● **Tasks and exercises**:
(a) According to the corpus page, how are high tones marked on Pirahã vowels?
(b) Duplicate the stretch of the corpus page from "Phonemic Transcription" through "3 marker in texts transcribed by Steve Sheldon.".

We welcome any contributions, including suggested changes to the core parsed data. To contribute, fork this repository, make your changes in your fork, and submit a pull request.

Data Sources

The majority of the texts are transcriptions of a single speaker describing an event. Some dialogue appears at the beginning of the Sept29amfx3 text. XigAbaI_almostbittenbysnake, Sept29amfx3, and panther were recorded, transcribed, and translated by Daniel L. Everett. All other texts were initially recorded, transcribed and translated by Steve Sheldon in the 1970s. Some of the translations, word boundaries, and sentence boundaries have been since been edited to reflect the current best translation. The original sentence translations have been preserved in the first of the two glosses given above each sentence, except for in Katosbabyandthefire, for which these first glosses reflect a 2009 translation by Daniel L. Everett.

Dan Everett texts

These stories were originally translated by Dan Everett.

Number Speaker Date Transcriber Source file
1 Xaogioso (f) 1970s Steve Sheldon 01 KATO'S BABY FALLS NEAR THE FIRE.pdf
2 Xahoápati (m) c.a. 2000 Dan Everett 02 XigAbaI almost bitten by snake.pdf
3 Kaioá (m) Sept. 29, 2009 Dan Everett 03 Sept23AMFX3.pdf
4 Xahoápati (m) July 28, 1980 Dan Everett 04 panther.pdf

Steve Sheldon texts

These texts were all collected in the 1970s and transcribed and originally translated by Steve Sheldon.

Number Speaker Source file
5 Itaibigai (f) 05 VISIT OF THE ANTHROPOLOGISTS.pdf
6 Tisahai (f) 06 APIBAI GOES, I STAY.pdf
7 Maigiphoasi (f) 07 BIRTH OF PE'S BABY #2.pdf
8 Kaboibagi (m) 08 CASIMIRO DREAMS.pdf
9 Itaibigai (f) 09 DEATH OF AOGIOSO #2.pdf
10 Baigibohoasi (f) 10 IOHABI, THE DOG, AND THE SNAKE.pdf
11 Kaboibagi (m) 11 ISAGUE AND THE ONCA.pdf
12 Tisahai (f) 12 ITAISOI HUNTS FOR TAPIR.pdf
13 Itaibigai (f) 13 MARTINS VISIT.pdf
14 Itaibigai (f) 14 MIGIXISTI DIES.pdf
15 Tisahai (f) 15 OPISI GETS A DOG.pdf
16 Tisahai (f) 16 TRIP TO SEE A PLANE.pdf
17 Tisahai (f) 17 PORTO VELHO IS BIG.pdf

Phonemic Transcription

Pirahã phonemes are /i/, /a/, /u/, /p/, /t/, /k/, /h/, /s/, /b/, /g/, and /ʔ/. In the corpus, /ʔ/ is written x and /u/ is written o.

Pirahã vowels have phonemic tone, high or low. High tones are marked with a capitalized vowel. These are based either on a diacritic marking in texts transcribed by Daniel L. Everett or tone 1 or tone 2 marker in texts transcribed by Steve Sheldon.

Low tones are marked with a lower case vowel. These are based either on a lack of a diacritic marking in texts transcribed by Daniel Everett or a lack of a tone marker or a tone 3 marker in texts transcribed by Steve Sheldon.

Otherwise, the orthography is straightforward.

● **Data**:
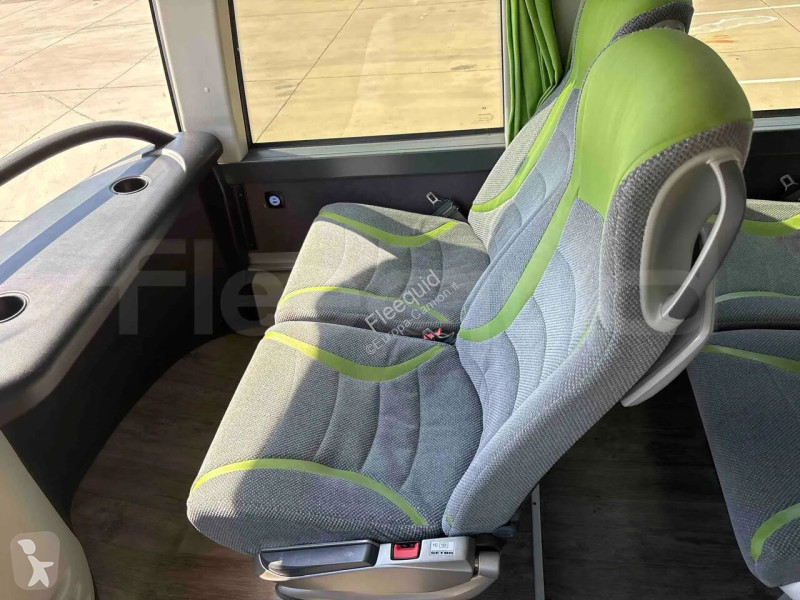 Pullman Setra S531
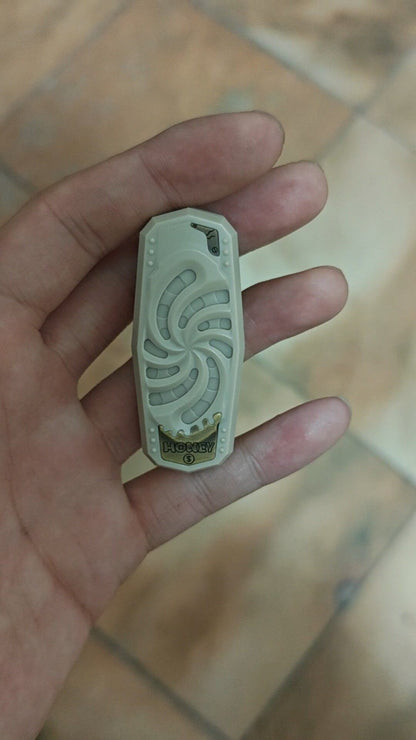 Monolith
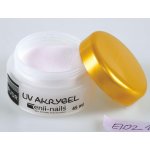 UV akryl pudr 45ml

● **Outputs in order**:
(a) High tones are marked with a capitalized vowel.

(b)
Phonemic Transcription

Pirahã phonemes are /i/, /a/, /u/, /p/, /t/, /k/, /h/, /s/, /b/, /g/, and /ʔ/. In the corpus, /ʔ/ is written x and /u/ is written o.

Pirahã vowels have phonemic tone, high or low. High tones are marked with a capitalized vowel. These are based either on a diacritic marking in texts transcribed by Daniel L. Everett or tone 1 or tone 2 marker in texts transcribed by Steve Sheldon.

Low tones are marked with a lower case vowel. These are based either on a lack of a diacritic marking in texts transcribed by Daniel Everett or a lack of a tone marker or a tone 3 marker in texts transcribed by Steve Sheldon.